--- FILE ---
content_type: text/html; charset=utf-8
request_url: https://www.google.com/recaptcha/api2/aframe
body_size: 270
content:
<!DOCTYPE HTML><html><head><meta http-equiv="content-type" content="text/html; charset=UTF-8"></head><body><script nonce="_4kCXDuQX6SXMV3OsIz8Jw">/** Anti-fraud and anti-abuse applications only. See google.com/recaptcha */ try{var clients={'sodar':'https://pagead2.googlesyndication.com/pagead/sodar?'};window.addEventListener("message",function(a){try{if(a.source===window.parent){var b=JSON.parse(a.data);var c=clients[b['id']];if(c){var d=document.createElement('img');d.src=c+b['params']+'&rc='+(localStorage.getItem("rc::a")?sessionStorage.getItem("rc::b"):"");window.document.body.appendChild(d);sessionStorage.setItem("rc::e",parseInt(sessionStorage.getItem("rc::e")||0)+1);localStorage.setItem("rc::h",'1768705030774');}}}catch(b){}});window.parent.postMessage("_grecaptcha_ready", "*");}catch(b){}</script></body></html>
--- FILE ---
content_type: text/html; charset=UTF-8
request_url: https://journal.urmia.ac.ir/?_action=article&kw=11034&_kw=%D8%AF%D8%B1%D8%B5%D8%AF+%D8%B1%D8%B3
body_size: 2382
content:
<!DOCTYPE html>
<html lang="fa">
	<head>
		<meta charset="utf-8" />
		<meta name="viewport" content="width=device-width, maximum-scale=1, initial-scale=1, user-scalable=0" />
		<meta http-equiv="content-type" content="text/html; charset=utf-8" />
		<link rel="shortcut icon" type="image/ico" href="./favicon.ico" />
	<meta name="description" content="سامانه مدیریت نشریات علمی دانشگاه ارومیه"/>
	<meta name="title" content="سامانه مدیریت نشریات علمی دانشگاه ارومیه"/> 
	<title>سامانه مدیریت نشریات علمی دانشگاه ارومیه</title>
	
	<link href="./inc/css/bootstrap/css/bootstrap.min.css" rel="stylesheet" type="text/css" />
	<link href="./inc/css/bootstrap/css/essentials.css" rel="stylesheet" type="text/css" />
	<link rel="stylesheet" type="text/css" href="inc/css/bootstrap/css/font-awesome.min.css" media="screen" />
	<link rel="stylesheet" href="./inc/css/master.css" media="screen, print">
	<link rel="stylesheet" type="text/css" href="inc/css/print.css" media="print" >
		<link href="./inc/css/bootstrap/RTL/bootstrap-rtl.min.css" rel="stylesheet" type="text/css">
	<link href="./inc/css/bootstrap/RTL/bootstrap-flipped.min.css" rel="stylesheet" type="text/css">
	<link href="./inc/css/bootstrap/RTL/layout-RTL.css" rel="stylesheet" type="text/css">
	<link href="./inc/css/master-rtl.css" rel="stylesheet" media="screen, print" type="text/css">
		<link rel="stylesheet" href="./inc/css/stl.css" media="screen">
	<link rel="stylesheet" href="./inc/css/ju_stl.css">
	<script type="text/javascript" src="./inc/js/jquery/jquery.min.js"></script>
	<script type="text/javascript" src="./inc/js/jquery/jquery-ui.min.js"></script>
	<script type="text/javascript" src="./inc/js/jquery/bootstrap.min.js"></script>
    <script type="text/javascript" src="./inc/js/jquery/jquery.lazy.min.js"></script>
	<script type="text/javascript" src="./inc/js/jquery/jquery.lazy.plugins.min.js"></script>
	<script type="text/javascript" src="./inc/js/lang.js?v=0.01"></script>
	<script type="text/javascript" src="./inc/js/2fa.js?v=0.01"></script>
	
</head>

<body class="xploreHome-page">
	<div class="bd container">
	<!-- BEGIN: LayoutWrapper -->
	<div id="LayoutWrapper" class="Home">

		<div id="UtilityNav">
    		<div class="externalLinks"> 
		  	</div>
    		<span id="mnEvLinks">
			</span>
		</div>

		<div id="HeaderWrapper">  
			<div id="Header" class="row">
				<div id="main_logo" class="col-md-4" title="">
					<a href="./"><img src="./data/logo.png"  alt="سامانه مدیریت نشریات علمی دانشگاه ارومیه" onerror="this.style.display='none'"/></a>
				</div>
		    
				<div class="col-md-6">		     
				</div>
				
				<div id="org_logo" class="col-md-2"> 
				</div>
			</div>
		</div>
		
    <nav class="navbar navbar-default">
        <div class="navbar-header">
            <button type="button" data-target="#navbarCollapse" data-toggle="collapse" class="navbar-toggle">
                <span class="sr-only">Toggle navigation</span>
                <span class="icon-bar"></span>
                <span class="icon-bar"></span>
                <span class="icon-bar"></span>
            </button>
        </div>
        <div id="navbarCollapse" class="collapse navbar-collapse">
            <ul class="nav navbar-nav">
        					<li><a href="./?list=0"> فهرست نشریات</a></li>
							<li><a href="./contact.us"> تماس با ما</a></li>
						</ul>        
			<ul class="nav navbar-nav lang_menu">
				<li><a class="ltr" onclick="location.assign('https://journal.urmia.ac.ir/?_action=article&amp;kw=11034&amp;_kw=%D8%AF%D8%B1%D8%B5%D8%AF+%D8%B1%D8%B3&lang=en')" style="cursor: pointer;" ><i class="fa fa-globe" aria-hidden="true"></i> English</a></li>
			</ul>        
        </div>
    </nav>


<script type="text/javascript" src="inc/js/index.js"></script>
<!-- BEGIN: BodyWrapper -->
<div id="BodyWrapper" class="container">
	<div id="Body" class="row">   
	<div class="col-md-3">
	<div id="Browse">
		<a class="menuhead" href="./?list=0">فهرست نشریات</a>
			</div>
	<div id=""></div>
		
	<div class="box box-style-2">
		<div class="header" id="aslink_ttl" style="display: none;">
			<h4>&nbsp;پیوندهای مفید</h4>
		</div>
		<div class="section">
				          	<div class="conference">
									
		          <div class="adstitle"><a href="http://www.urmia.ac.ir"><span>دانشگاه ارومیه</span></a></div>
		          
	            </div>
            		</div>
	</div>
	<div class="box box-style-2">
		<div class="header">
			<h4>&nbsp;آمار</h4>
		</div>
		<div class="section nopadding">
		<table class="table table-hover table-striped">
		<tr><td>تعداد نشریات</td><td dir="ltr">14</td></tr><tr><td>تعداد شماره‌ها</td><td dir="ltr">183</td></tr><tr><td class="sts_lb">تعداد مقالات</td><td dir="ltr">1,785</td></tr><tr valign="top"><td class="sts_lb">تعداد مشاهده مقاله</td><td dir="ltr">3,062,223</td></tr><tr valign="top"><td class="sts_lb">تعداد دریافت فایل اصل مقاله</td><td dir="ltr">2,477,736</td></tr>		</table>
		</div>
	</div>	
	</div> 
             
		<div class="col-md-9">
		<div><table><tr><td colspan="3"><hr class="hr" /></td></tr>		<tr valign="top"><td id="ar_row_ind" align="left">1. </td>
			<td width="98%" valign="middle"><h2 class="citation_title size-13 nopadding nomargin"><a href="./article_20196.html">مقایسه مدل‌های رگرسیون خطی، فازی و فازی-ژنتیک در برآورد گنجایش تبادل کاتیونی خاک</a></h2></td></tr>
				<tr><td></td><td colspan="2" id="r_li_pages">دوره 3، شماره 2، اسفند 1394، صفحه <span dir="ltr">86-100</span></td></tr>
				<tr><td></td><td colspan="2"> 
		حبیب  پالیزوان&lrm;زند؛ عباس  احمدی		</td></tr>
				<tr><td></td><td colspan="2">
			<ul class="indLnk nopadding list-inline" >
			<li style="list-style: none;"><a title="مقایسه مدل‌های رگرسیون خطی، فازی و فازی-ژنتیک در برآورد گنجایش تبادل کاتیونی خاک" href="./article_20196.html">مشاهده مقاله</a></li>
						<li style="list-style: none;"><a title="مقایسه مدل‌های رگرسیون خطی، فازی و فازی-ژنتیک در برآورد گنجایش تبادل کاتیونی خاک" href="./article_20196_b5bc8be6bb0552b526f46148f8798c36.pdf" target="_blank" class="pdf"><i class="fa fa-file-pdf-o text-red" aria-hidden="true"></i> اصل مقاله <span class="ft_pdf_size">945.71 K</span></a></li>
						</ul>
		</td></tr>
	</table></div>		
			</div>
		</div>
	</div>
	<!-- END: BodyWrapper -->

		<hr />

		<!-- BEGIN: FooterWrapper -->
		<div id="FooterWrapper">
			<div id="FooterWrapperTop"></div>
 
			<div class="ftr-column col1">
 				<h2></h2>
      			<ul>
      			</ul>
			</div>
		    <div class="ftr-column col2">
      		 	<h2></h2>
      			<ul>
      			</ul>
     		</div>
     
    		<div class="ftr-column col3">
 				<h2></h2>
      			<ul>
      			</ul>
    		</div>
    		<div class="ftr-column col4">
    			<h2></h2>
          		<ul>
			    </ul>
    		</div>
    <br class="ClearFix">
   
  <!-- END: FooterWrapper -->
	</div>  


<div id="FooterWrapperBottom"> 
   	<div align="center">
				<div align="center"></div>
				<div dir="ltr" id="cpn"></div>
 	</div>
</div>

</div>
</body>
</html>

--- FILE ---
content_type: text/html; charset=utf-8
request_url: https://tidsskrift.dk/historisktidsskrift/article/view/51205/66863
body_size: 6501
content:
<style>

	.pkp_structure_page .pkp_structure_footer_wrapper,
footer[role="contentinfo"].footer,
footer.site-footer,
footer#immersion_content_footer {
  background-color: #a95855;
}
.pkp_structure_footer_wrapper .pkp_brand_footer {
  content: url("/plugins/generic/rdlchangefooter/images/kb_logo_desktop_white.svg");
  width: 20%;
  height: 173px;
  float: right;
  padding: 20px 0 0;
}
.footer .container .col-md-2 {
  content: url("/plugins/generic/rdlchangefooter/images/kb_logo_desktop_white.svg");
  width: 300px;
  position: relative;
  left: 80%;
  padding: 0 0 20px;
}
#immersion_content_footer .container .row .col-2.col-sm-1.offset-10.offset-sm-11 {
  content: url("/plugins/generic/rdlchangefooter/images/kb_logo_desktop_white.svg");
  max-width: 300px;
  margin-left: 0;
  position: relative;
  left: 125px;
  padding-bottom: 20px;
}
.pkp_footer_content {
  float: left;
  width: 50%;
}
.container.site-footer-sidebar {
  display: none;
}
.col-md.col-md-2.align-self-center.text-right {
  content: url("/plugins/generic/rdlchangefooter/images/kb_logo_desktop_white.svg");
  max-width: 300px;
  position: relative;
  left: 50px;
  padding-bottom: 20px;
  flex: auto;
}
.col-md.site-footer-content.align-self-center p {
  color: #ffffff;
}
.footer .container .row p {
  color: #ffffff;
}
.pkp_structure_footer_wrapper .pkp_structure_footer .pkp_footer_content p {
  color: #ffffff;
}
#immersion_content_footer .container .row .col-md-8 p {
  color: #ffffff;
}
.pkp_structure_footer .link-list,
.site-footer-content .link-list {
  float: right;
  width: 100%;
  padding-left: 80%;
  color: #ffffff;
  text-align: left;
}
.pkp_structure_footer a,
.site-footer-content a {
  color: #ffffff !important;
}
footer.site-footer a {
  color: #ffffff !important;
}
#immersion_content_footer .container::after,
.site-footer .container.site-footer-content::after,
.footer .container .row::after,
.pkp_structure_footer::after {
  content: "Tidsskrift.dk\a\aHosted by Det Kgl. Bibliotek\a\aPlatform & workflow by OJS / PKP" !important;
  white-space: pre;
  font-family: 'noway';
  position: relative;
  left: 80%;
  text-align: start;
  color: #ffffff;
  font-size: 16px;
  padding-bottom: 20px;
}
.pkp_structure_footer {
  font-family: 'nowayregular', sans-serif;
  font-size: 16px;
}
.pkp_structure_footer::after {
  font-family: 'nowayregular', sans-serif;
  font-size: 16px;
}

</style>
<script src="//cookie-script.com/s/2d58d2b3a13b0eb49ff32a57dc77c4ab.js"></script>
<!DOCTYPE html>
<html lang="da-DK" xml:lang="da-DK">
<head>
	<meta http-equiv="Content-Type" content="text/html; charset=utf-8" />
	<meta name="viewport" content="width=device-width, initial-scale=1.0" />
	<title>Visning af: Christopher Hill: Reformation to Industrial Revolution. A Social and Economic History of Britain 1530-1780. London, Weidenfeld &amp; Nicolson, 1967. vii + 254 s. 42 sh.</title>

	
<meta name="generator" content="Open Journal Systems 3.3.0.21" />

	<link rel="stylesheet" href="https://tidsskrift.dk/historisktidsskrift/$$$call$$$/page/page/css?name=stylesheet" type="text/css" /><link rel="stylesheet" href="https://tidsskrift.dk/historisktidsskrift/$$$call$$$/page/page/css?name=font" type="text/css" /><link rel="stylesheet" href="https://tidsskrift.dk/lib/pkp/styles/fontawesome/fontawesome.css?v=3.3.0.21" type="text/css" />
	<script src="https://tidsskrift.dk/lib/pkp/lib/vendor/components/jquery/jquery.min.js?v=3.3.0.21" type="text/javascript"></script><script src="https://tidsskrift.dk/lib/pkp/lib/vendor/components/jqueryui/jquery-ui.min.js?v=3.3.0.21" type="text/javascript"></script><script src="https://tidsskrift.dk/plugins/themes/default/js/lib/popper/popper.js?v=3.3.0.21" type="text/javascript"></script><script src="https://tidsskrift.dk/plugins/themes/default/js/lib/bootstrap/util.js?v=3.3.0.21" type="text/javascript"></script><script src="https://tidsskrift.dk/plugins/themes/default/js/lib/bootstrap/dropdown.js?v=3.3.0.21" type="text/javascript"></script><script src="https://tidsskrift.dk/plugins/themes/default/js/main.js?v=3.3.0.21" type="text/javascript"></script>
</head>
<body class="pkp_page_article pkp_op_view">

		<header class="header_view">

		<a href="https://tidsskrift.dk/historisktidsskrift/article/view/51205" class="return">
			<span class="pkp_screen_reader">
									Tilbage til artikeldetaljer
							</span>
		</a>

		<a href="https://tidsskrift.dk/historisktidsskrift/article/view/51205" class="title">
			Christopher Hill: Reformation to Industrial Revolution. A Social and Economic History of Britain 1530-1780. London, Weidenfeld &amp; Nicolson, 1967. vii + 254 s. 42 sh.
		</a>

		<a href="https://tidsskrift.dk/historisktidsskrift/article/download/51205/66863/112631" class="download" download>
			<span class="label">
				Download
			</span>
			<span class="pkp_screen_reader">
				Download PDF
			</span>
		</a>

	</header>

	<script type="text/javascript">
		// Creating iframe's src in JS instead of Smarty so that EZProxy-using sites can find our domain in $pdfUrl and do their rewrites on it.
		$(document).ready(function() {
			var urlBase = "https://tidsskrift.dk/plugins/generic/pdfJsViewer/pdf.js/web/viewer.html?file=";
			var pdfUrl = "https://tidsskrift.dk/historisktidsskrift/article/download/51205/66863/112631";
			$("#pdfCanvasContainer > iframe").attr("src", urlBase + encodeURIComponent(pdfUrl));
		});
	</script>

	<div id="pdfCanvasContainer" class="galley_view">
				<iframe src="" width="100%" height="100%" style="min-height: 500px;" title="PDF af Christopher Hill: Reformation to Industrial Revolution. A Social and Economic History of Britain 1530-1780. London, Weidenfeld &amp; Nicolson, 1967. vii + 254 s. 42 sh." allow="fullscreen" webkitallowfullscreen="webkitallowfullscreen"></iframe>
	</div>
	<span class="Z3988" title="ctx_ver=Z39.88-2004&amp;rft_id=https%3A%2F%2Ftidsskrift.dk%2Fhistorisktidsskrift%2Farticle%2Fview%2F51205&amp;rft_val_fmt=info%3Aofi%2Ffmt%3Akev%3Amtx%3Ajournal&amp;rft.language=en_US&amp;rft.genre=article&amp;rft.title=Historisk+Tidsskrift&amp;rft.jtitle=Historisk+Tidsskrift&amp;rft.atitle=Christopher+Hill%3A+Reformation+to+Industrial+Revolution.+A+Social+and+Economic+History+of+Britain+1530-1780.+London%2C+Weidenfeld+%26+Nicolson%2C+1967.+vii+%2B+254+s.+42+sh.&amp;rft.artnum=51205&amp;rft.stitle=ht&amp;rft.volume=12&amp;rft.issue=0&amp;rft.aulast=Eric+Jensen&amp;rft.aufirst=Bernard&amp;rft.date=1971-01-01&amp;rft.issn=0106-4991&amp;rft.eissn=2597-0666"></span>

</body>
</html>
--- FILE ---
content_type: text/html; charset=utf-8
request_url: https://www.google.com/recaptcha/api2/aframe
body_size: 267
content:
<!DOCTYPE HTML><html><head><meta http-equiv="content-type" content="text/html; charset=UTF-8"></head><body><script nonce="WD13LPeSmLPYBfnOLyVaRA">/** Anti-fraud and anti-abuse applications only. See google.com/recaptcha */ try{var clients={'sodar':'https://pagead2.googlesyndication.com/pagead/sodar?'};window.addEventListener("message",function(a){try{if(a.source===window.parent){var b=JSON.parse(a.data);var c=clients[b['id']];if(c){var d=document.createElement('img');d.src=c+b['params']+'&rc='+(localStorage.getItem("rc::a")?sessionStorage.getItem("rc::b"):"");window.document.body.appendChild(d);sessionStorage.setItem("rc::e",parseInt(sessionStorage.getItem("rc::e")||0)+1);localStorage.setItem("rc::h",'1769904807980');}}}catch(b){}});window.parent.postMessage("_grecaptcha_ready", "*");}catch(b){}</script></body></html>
□ □ □ □ □ □ □
Assigned task >>
When a line in the listing includes the word "pdfCanvasContainer", report that line in full.

Exercise result >>
			$("#pdfCanvasContainer > iframe").attr("src", urlBase + encodeURIComponent(pdfUrl));
	<div id="pdfCanvasContainer" class="galley_view">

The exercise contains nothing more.